Being a first generation immigrant I never had my parents share their stories with me or give me that pep talk about what to expect when I arrive at university. So a lot of what I expected to happen was based off of what I saw in American movies.
What I expected to happen was that I sit in a big lecture theatre and have a lecturer talk at me. On the face of it, this was true, because the first actual thing I did at university after I had done all of my induction was sit in a lecture theatre and have a lecturer talk me. I later realised that there was a lot more to university than just a lecture theatre filled with 200 not so eager students. Before I began university I had it all planned out, everything was so structured, I get As in my GCSEs get As in A-levels, get all my offers on UCAS then go to university. This was all perfect. This was all structured.

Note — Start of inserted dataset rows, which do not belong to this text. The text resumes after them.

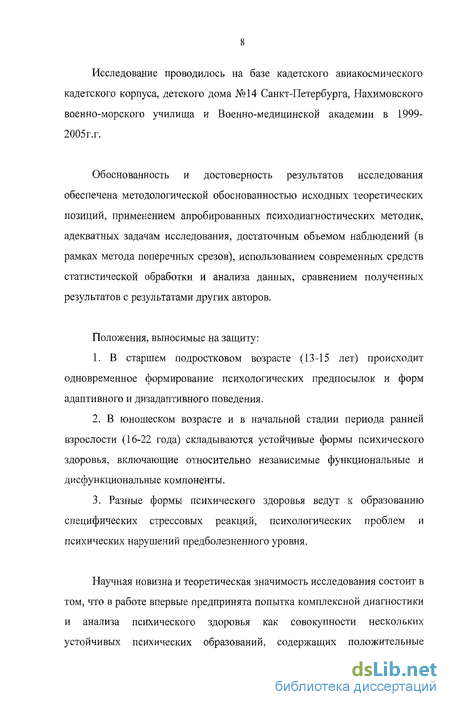 8

Исследование проводилось на базе кадетского авиакосмического кадетского корпуса, детского дома №14 Санкт-Петербурга, Нахимовского военно-морского училища и Военно-медицинской академии в 1999-2005г.г.

Обоснованность и достоверность результатов исследования обеспечена методологической обоснованностью исходных теоретических позиций, применением апробированных психодиагностических методик, адекватных задачам исследования, достаточным объемом наблюдений (в рамках метода поперечных срезов), использованием современных средств статистической обработки и анализа данных, сравнением полученных результатов с результатами других авторов.

Положения, выносимые на защиту:

1. В старшем подростковом возрасте (13-15 лет) происходит одновременное формирование психологических предпосылок и форм адаптивного и дизадаптивного поведения.

2. В юношеском возрасте и в начальной стадии периода ранней взрослости (16-22 года) складываются устойчивые формы психического здоровья, включающие относительно независимые функциональные и дисфункциональные компоненты.

3. Разные формы психического здоровья ведут к образованию специфических стрессовых реакций, психологических проблем и психических нарушений предболезненного уровня.

Научная новизна и теоретическая значимость исследования состоит в том, что в работе впервые предпринята попытка комплексной диагностики и анализа психического здоровья как совокупности нескольких устойчивых психических образований, содержащих положительные

dsLib.net
библиотека диссертаций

The plan was after I finish university I would get a job. In my first year of university I really didn’t pay this ‘job’ much thought. I didn’t think I needed to. It would just be there waiting for me. I have a degree, I have good grades that automatically equated to a good job, a stable job, a job that gave me a regular income.
In my final year at university, I spoke to previous graduates, majority were unemployed because they left their application too late. So, I decided to be organised. I put together a list of all the firms I wanted to apply to, their application open date and close date. I even fell back on my readings and assignments because I understood that applying to jobs was a priority.
I went on all the graduate recruitment pages, signed up my details, sent out my CV and waited… And I waited.
I did all of my Situational Judgment Tests, I passed a few, didn’t pass others, and then I waited.
When it became time to graduate, there was lots of joy and happiness in the air, lots of optimism. We posed for photos, uploaded them to Instagram and had the likes and comments rolling in, but it ignored the reality of what was to come.
Come September, after months of applying I had nothing, nothing to wake up early in the mornings for, nothing to challenge me, nothing to excite me, no regular income. My biggest embarrassment is having to ask my parents for my bus fare. I am left asking myself, what is wrong with me, what have I done wrong, what is this secret to getting a job that I am not in on.